There are no spelling mistakes
The order in which the data appears follows the format described above.
There are no entries (i.e., no rows) with the same country and the same year.

Part 1:

Data clean up

Create a module called data_cleanup.py and place your name and student ID at the top. All the functions in this section will go inside this module. You may not import any modules other than doctest.

Write a function called find_delim. The function takes a string as input representing a single line. A “delimiter” is a string that is used to separate columns of data on a single line. The function returns the most commonly used delimiter in the input string. The delimiters you should account for are tabs ('\t'), commas (','), spaces (' '), or dashes ('-'). You can assume that there won’t be any ties for the most common delimiter. The function raises an AssertionError if there is no tab/comma/space/dash in the string. Don’t worry that we have not seen AssertionError in class. We are deliberately using a different kind of error so that codePost can distinguish between the errors your code should raise and those that your code should not raise.

For example,

>>> find_delim("0 1 2 3,4")

' '

>>> find_delim("cat\\tdog bat\\tcrab-cod")

'\\t'

Note that since the docstring is a string itself, for a tab character (or any escape sequence) to be evaluated as '\t', we need to escape the backslash. This is why, in the docstrings tab characters will be represented as '\\t' instead of '\t'.

Write a function called clean_one. The function takes as input two strings: the file name for a file to be read (input_filename), and file name for a file to be written (output_filename) respectively. The function will read the input_filename, make changes to each of the lines and write the new version to output_filename. Like for assignment 3, make sure to open all your files using the ’utf-8’ encoding. The only change that should happen to the data is that in the output file all lines should have a tab as a delimiter in place of which ever delimiter each line originally had. The function should return an integer indicating the number of lines written to output_filename.

# SUPPLIED DATA
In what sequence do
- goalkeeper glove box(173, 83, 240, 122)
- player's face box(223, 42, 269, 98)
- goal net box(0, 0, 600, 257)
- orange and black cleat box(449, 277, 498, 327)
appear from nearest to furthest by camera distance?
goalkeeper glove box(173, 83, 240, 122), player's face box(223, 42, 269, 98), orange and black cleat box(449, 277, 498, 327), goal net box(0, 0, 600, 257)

# ACTIONS TO TAKE
1) According to the assignment description, why are tab characters shown as '\\t' rather than '\t' in the docstrings? Answer in one to three sentences.
2) Reproduce the entries unchanged, from their first line up to and including the line containing "appear from nearest".
The assignment description and the entries are unrelated to each other.

# SOLUTION SET
1) A docstring is itself a string, so the backslash has to be escaped for a tab character, or any escape sequence, to be evaluated as '\t'. For that reason, tabs in the docstrings appear as '\\t'.

2)
In what sequence do
- goalkeeper glove box(173, 83, 240, 122)
- player's face box(223, 42, 269, 98)
- goal net box(0, 0, 600, 257)
- orange and black cleat box(449, 277, 498, 327)
appear from nearest to furthest by camera distance?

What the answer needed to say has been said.